**WRITTEN REQUEST**
Turn the data below into a Markdown table with two columns, "No." for the row number and "Text" for each line. Leave out blank lines and the pictures.

━━━━━ DATA TO USE

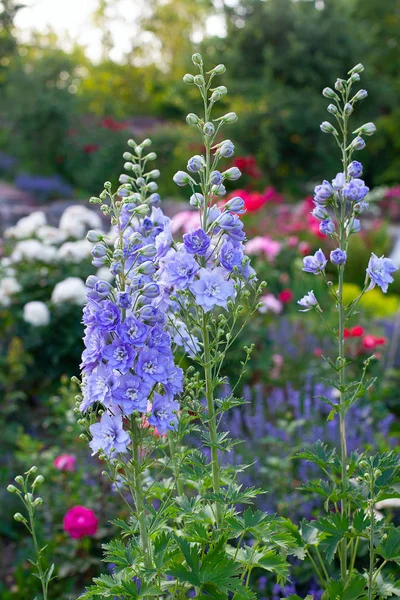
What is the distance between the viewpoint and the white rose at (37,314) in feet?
12.6

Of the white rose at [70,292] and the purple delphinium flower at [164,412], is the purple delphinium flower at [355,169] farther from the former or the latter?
the white rose at [70,292]

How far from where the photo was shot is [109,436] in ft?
4.44

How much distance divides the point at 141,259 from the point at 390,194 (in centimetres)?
886

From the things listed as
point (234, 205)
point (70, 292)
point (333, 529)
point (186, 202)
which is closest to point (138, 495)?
point (333, 529)

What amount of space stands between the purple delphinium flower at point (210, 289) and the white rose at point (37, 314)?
2.62 meters

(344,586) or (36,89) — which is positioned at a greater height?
(36,89)

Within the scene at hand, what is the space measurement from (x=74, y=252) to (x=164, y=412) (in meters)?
3.08

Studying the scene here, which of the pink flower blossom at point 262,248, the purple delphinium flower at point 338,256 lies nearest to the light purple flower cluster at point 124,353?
the purple delphinium flower at point 338,256

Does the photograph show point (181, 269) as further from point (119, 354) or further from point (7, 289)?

━━━━━━━━━━

**WRITTEN RESPONSE**
| No. | Text |
|---|---|
| 1 | What is the distance between the viewpoint and the white rose at (37,314) in feet? |
| 2 | 12.6 |
| 3 | Of the white rose at [70,292] and the purple delphinium flower at [164,412], is the purple delphinium flower at [355,169] farther from the former or the latter? |
| 4 | the white rose at [70,292] |
| 5 | How far from where the photo was shot is [109,436] in ft? |
| 6 | 4.44 |
| 7 | How much distance divides the point at 141,259 from the point at 390,194 (in centimetres)? |
| 8 | 886 |
| 9 | From the things listed as |
| 10 | point (234, 205) |
| 11 | point (70, 292) |
| 12 | point (333, 529) |
| 13 | point (186, 202) |
| 14 | which is closest to point (138, 495)? |
| 15 | point (333, 529) |
| 16 | What amount of space stands between the purple delphinium flower at point (210, 289) and the white rose at point (37, 314)? |
| 17 | 2.62 meters |
| 18 | (344,586) or (36,89) — which is positioned at a greater height? |
| 19 | (36,89) |
| 20 | Within the scene at hand, what is the space measurement from (x=74, y=252) to (x=164, y=412) (in meters)? |
| 21 | 3.08 |
| 22 | Studying the scene here, which of the pink flower blossom at point 262,248, the purple delphinium flower at point 338,256 lies nearest to the light purple flower cluster at point 124,353? |
| 23 | the purple delphinium flower at point 338,256 |
| 24 | Does the photograph show point (181, 269) as further from point (119, 354) or further from point (7, 289)? |